Analysis: Trump needs not to end the Iran nuclear deal

Analysis: Trump needs not to end the Iran nuclear deal

After the election of Donald Trump as the new US president, many cases including the Iran nuclear deal became under cancellation threat, but analysts said this move will be very hard to achieve and have negative effects too.

Barack Obama, The former US leader, was behind the historic Iran nuclear deal with P5+1 powers, agreed upon last year, which saw Tehran agree to amend its nuclear output in order to lift all nuclear-related economic sanctions, freeing up tens of billions of dollars in oil revenue and frozen assets.

However, Trump has said during his election campaign that the deal as “disastrous” and said it would be his “number one priority” to dismantle it.

“It is hard to believe a president of the United States would actually put his name on an agreement with the terrorist state Iran that is so bad, so poorly constructed and so terribly negotiated that it increases uncertainty and reduces security for America and our allies, including Israel,” Trump said last year.

“When I am elected president, I will renegotiate with Iran — right after I enable the immediate release of our American prisoners and ask Congress to impose new sanctions that stop Iran from having the ability to sponsor terrorism around the world,” Trump added in the same statement.

However, dismantling the deal with Iran will not be so easy, according to Michael Axworthy.

In addition to Iran and the US, there are four other signatories – the UK, France, China and Russia, all of whom are convinced that the deal is important and valuable. Even Saudi Arabia seems recently to have come round to the idea that it’s better to have the deal than to lose it. If Trump acts against the deal (or even if he just sits back and allows Republican hawks to enact new sanctions legislation) it is to be expected that the Iranians will walk away from it and revert to their previous policy: enriching uranium that could someday be used to create a nuclear weapon. That would be bad for Israel and everyone else, and would also make Trump look bad.
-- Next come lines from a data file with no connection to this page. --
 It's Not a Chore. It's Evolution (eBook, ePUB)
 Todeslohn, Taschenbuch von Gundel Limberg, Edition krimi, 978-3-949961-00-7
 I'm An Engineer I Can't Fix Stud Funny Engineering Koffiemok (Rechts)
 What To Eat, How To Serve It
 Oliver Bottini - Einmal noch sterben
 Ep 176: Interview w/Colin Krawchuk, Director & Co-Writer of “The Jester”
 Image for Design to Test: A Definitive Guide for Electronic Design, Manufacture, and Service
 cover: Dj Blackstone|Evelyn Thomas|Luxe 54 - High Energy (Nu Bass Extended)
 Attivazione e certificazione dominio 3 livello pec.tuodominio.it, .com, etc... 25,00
The Trump presidency is worse for the prospects of the nuclear deal than a Clinton presidency would have been. But it may not necessarily turn out that way. Trump has suggested that he might work with the Russians to destroy Islamic State in Syria, which would in effect mean working with Iran too and put his policies under questions and doubts.
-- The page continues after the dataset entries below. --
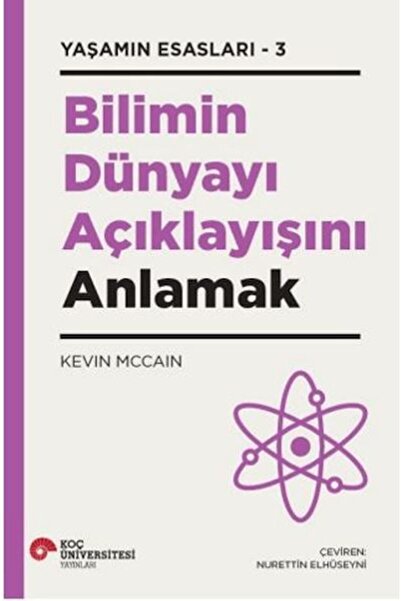 Koç Üniversitesi Yayınları Bilimin Dünyayı Açıklayışını Anlamak - Yaşamın Esa...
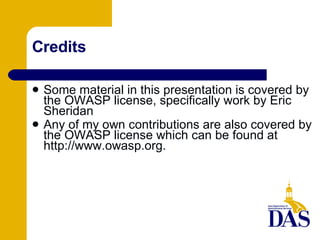 Credits Some material in this presentation is covered by the OWASP license, specifically work by Eric Sheridan Any of my own contributions are also covered by the OWASP license which can be found at http://www.owasp.org. 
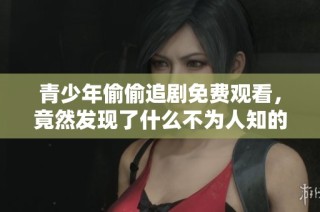 青少年偷偷追剧免费观看，竟然发现了什么不为人知的秘密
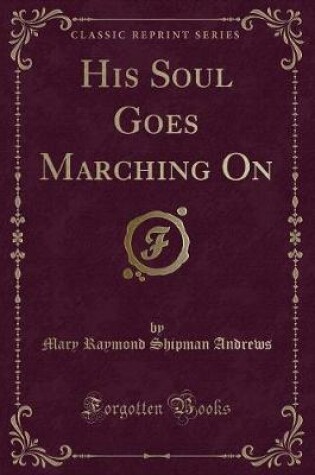 Cover of His Soul Goes Marching on (Classic Reprint)
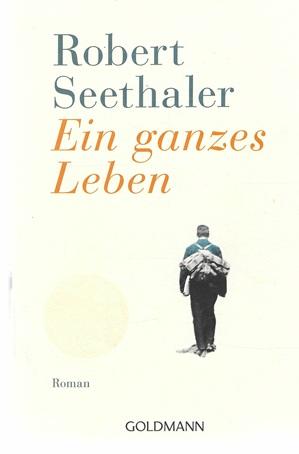 Seethaler, Ein ganzes Leben.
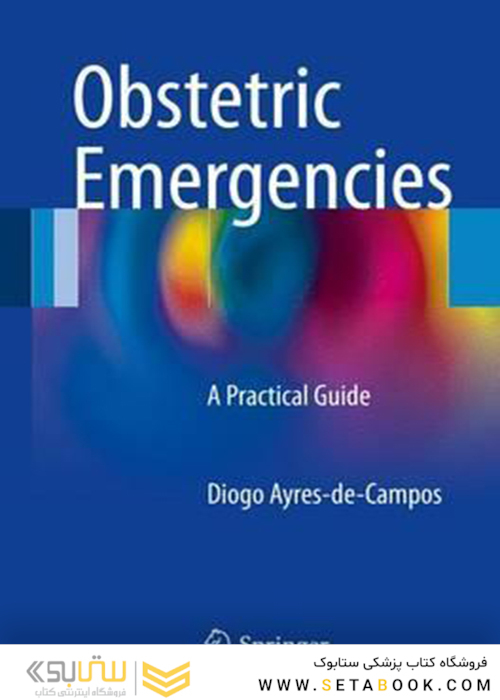 Obstetric Emergencies: A Practical Guide, 1st Edition2016 موارد اضطراری زنان و زایمان: یک راهنمای عملی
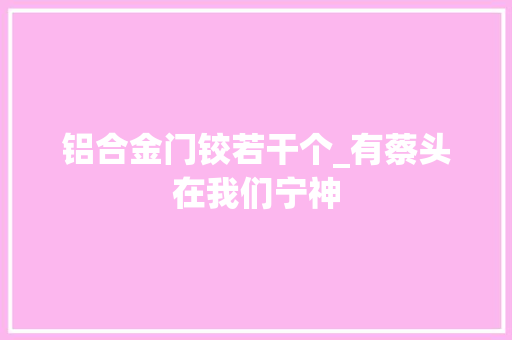 铝合金门铰若干个_有蔡头在我们宁神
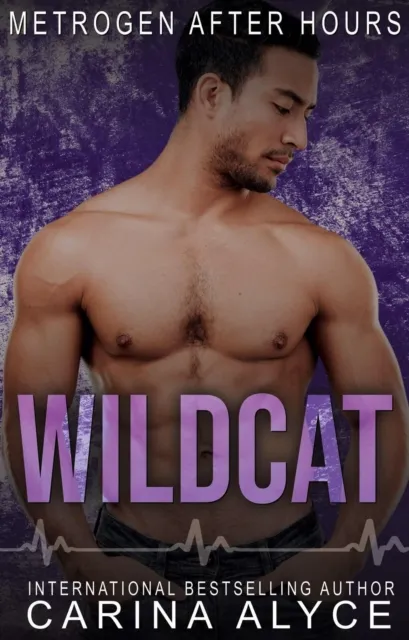 Wildcat: A Firefighter Romance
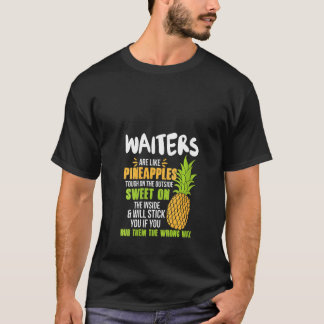 Kvinnors Servitörer är som ananas. T Shirt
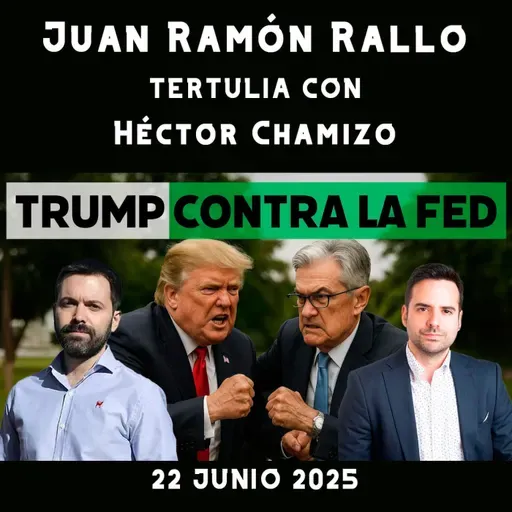 ¿Qué hará la Fed ante Trump? Guerra en Irán y aranceles | Tertulia de Rallo con Héctor Chamizo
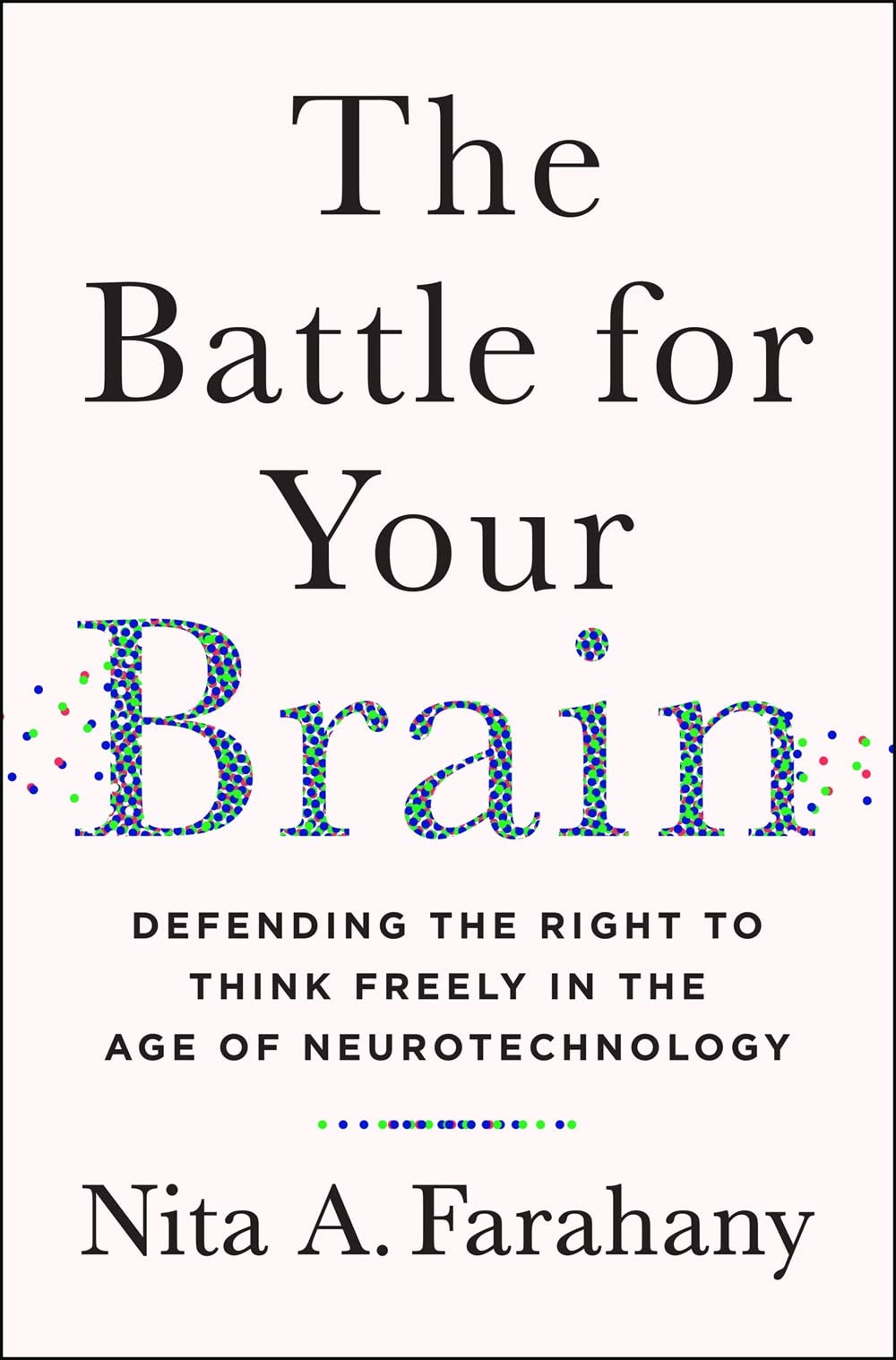 Front cover of the book 'The Battle for Your Brain: Defending the Right to Think Freely in the Age of Neurotechnology' by Nita A. Farahany.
Trump’s goal in ending the nuclear deal will empower the Iranian hardliners and give them more tools to spread terror in the regions.

The Iranian Revolutionary Guards and their conservative supporters remained always distrustful of the West, professing no need for foreign companies and emphasizing security and social conservatism over international engagement. They hew to what Supreme Leader Ali Khamenei calls a “resistance economy” of self-reliance.
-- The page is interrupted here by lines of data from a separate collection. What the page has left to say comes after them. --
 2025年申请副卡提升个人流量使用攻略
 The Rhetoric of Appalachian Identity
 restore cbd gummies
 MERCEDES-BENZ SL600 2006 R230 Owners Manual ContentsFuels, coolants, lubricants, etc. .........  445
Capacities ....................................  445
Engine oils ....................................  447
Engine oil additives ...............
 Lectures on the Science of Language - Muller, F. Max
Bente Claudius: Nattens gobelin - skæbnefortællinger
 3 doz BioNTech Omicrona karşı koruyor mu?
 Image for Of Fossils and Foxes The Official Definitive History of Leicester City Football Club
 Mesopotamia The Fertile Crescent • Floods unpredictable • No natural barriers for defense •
During years of sanctions that kept away many foreign companies, the Islamic Revolutionary Guard Corps stepped into the void, building a network of companies that came to dominate Iranian industries from energy to telecommunications.

The Revolutionary Guards first secured an economic foothold after the Iran-Iraq war of the 1980s when Iran’s clerical rulers allowed them to invest in leading Iranian industries. Their economic influence grew after former guardsman Mahmoud Ahmadinejad was elected president in 2005.

After lifting the sanctions, Rouhani tried to limit their dominance in the economic area.

But Trump’s victory can just put the economy in their hands again

“With Trump’s victory, Iran needs the Guards … they will gain more economic and political power,” an analyst said.

Tehran could turn to the Guards for help with the economy if Western companies decide to stay away from Iran, and their hands will be over everything. They will use this dominance as a tool to finance their intervention in the region. Trump will be giving them just the present they always needed.